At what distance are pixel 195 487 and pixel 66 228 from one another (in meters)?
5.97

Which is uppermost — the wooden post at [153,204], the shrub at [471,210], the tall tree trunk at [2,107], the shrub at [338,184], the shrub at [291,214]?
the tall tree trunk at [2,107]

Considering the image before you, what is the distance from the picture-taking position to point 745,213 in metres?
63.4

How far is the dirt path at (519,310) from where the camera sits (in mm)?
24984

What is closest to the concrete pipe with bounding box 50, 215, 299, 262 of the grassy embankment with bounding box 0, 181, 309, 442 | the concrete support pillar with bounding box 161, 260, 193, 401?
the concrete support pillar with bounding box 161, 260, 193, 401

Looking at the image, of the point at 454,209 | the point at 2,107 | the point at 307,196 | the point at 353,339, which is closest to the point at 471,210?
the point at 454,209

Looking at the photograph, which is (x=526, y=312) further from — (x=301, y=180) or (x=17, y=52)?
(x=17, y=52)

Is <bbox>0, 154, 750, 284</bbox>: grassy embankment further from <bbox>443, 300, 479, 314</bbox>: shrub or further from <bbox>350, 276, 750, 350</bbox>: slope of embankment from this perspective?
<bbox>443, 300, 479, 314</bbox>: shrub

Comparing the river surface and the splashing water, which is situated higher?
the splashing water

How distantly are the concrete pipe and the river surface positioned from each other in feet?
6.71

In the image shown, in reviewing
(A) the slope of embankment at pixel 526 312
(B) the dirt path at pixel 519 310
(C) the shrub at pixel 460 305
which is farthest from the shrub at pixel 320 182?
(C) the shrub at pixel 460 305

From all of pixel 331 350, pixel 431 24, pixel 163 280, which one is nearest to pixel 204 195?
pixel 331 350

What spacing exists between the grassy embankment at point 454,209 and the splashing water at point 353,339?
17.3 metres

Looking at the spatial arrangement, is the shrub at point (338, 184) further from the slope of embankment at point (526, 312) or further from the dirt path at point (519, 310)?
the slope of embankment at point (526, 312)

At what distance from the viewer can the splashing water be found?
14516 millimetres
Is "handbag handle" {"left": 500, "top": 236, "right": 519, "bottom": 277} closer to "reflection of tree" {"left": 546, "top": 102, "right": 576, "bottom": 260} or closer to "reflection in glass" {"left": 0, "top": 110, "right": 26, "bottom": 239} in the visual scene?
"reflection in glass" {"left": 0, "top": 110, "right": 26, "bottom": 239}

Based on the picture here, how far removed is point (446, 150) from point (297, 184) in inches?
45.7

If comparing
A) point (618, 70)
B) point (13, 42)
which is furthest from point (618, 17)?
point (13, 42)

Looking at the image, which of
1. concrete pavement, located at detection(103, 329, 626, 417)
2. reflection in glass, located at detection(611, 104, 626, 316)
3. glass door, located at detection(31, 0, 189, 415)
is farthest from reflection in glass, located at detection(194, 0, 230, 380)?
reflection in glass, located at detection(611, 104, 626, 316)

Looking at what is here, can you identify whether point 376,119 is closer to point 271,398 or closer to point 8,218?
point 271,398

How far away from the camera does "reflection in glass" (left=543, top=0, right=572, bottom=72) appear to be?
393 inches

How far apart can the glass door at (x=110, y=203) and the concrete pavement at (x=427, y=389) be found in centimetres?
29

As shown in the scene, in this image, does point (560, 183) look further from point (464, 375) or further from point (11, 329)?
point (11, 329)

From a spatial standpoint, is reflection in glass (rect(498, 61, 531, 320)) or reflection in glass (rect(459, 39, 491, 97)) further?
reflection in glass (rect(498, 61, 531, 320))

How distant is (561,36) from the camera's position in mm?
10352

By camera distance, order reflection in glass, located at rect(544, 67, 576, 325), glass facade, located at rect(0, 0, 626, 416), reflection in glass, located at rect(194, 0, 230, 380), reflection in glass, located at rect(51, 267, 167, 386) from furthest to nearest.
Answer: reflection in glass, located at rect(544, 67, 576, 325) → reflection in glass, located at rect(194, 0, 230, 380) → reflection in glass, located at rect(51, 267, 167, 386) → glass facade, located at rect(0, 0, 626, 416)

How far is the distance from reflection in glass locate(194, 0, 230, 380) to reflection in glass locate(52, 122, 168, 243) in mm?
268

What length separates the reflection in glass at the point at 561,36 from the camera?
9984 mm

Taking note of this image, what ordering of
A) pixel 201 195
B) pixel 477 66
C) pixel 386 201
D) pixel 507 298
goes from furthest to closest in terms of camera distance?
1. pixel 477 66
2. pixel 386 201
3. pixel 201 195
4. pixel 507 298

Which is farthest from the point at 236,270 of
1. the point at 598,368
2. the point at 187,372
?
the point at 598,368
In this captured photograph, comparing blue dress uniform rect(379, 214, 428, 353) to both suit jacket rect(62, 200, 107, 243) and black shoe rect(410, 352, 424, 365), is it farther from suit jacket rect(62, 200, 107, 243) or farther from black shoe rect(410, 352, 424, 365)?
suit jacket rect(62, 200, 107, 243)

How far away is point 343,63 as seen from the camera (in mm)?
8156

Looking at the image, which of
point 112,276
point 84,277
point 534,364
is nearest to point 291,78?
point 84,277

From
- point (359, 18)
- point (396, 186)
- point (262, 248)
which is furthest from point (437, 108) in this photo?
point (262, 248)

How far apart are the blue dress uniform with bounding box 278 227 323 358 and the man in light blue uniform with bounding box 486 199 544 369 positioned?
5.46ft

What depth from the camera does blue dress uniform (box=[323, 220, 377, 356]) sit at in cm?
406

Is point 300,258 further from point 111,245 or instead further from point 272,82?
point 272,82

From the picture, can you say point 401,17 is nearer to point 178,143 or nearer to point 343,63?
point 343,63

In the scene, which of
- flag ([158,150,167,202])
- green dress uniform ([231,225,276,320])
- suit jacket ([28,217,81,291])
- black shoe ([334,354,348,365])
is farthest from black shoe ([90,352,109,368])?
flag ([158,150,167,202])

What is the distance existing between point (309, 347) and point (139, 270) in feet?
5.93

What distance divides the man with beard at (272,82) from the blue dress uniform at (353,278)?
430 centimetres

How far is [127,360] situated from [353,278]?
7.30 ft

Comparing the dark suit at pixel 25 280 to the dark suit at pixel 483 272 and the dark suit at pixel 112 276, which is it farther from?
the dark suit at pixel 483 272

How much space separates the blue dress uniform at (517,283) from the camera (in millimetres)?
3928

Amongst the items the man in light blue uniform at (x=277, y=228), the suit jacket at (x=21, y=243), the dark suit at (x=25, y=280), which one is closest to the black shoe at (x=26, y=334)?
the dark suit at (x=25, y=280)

__WHAT TO WORK ON__: Starting from the line with "In the scene, which of" and ending with the final line of the data, quote every line exactly, both ends included.

__ANSWER TO THIS PROBLEM__:
In the scene, which of
- flag ([158,150,167,202])
- green dress uniform ([231,225,276,320])
- suit jacket ([28,217,81,291])
- black shoe ([334,354,348,365])
is farthest from black shoe ([90,352,109,368])?
flag ([158,150,167,202])

What is the distance existing between point (309, 347) and point (139, 270) in feet?
5.93

What distance divides the man with beard at (272,82) from the blue dress uniform at (353,278)?
430 centimetres

How far is [127,360] situated from [353,278]?
7.30 ft

Comparing the dark suit at pixel 25 280 to the dark suit at pixel 483 272 and the dark suit at pixel 112 276, which is it farther from?
the dark suit at pixel 483 272

How much space separates the blue dress uniform at (517,283) from the camera (in millimetres)?
3928

Amongst the items the man in light blue uniform at (x=277, y=228), the suit jacket at (x=21, y=243), the dark suit at (x=25, y=280), which one is closest to the black shoe at (x=26, y=334)?
the dark suit at (x=25, y=280)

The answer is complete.